In turn, the genetic changes themselves, which modern scientists read from the "chronicle" of fossils, take much longer. A good example is the history of forest mammals, predators of the genus Hyracotherium, which in the process of evolution have lost their lateral fingers due to the enlargement of the central one. For 55 million years, the animal has changed beyond recognition, turning into a large horse that is well known to us, feeding on vegetation.

However, evolution is often very fast. Biologists Peter and Rosemary Grant of Princeton University in New Jersey have demonstrated how Galapagos finches can vary in beak size depending on climatic conditions and the type of food available. This is the so-called microevolution: both of these traits are preserved in the bird genotype, and as soon as conditions change, one of them begins to dominate the other.

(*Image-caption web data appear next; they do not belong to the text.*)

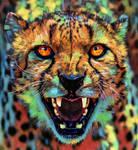 Big Cat ~ Cheetah Colorful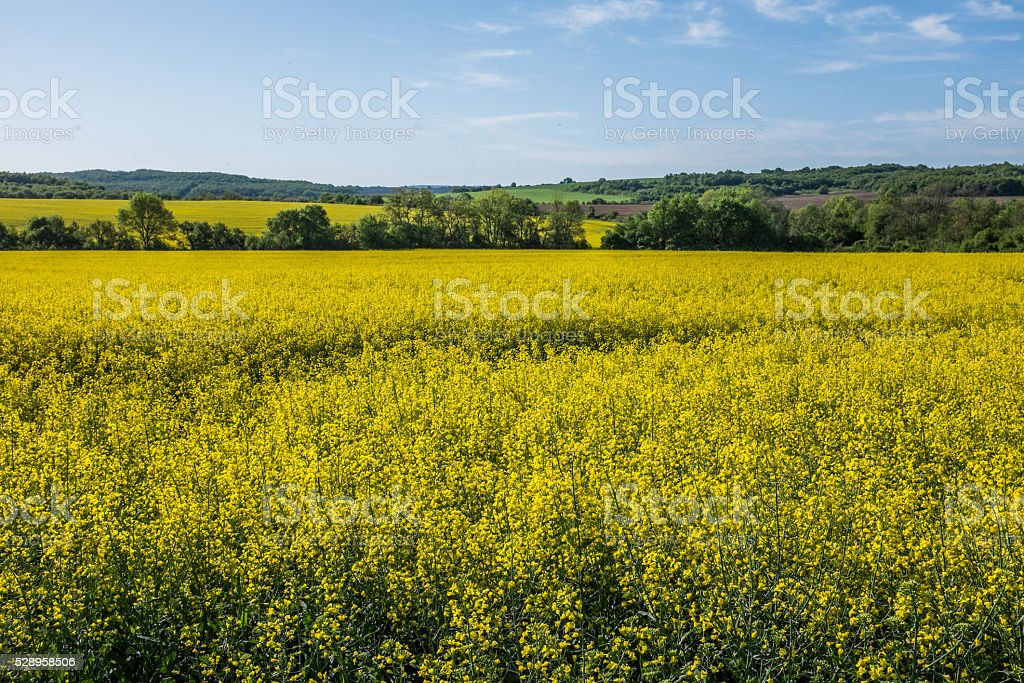 Beautiful gricultural rape fields stock photo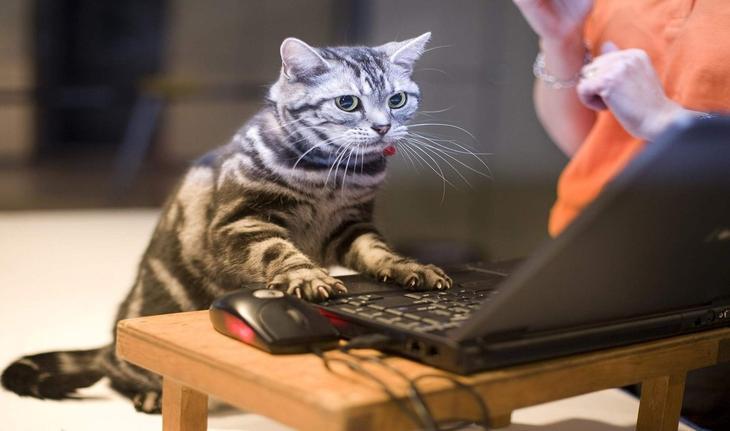 Чем заняться за компьютером, если вам скучно: 22 отличных способа отвлечься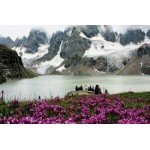 Kashmir Houseboat Package With Sonmarg 3N/4D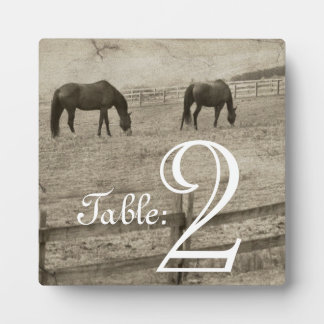 Rustic Horse Farm Table Number Plaque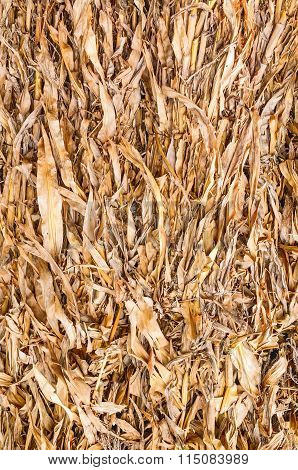Old Leaves Of Corn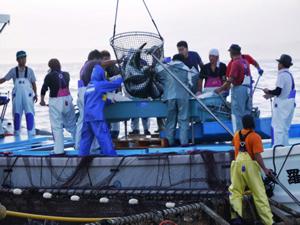 日本一の養殖ブリ産地、赤潮危機からの大逆転物語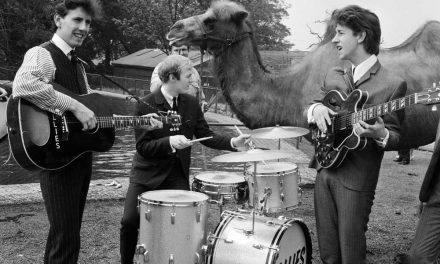Hollies don't stop for camel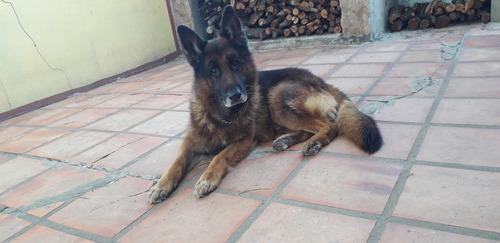 perro pastor aleman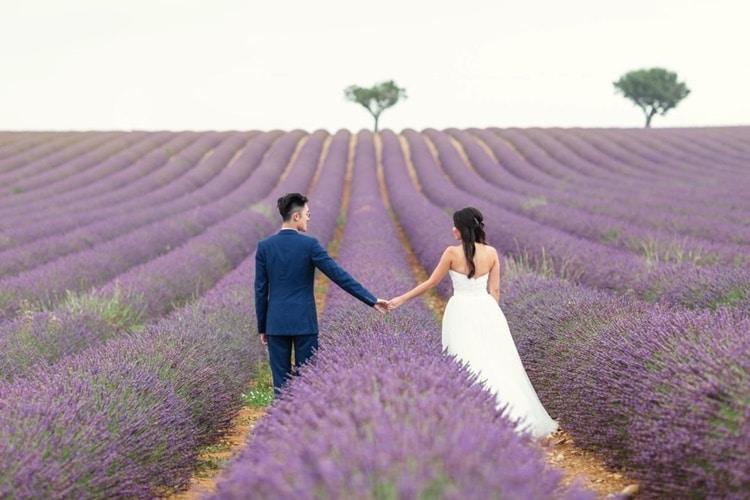 y nghi cua hoa lavender trong tinh yeu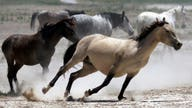 Here's how much money it'll take to curb wild horse problem in US: gov. official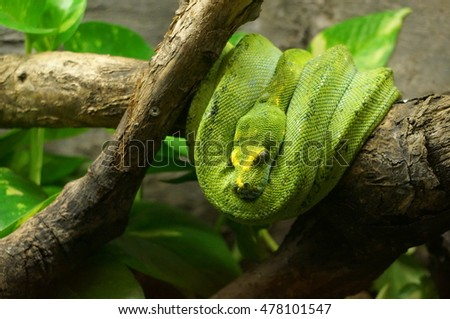 Garden Snake Stock Photo (Safe to Use) 478101547 - Shutterstock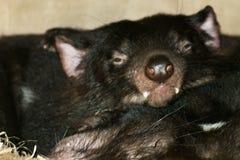 Fermez-vous vers le haut de l'image du sommeil de deux diables tasmaniens Photos libres de droits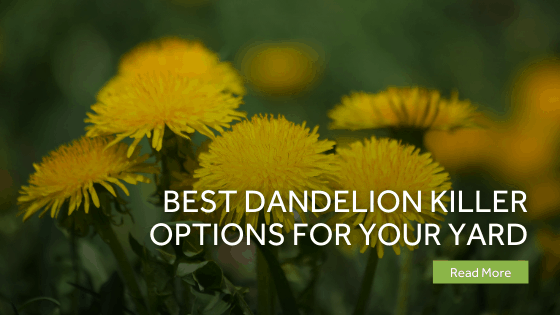 dandelion killer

Evolutionary biologists David Lahti of Queens College at the City University of New York and Paul W. Ewald of the University of Louisville argue that there is nothing exceptional about the phenomenon of rapid evolution.

Rapid change is simply the result of a response to intense changes in nature, through which the body learns to resist external factors. However, not everything is so simple: in order to ensure rapid evolution, the genome must initially contain a sufficient number of variations of a particular trait.

Lahti adds that for people, social selection is gradually becoming paramount. In particular, the presence of hostile groups, coupled with the need for close intragroup cooperation, has led to the fact that a person's social life has become more complicated by several orders of magnitude, and his brain has become large and complex.

Scientists do not know in what form the relations between ancient black Europeans and settlers from the East developed: probably, as in any society, they fought, exchanged, and even interbred with each other. All that we can judge is the suppression of some signs and the formation of others, the imprints of which have been preserved in the anatomy and genes of fossil remains.

Conclusion

Genes for both dark and light skin have not disappeared anywhere. Nature is rarely wasteful: the pale skin of northerners helps them partially tolerate vitamin D deficiencies, while the dark skin of southerners is also an adaptation to hot, sunny climates. Since climatic shifts occur annually, even now it is impossible to say with certainty how the appearance of Europeans will change in just 500 years.

Human evolution has never stopped - this is the whole essence of natural selection. It cannot be said that, as a whole, as a species, we are developing in a certain direction: people of the future will not become all creatures with large heads and skinny bodies, despite the fact that cheap science fiction is so fond of this image.

From generation to generation we adapt to external factors such as disease, climate change and even the transformation of social structures. Probably, in the future, a person will master science and technology so that he will be able to completely control his development and modify the body at will. But this is a completely different conversation.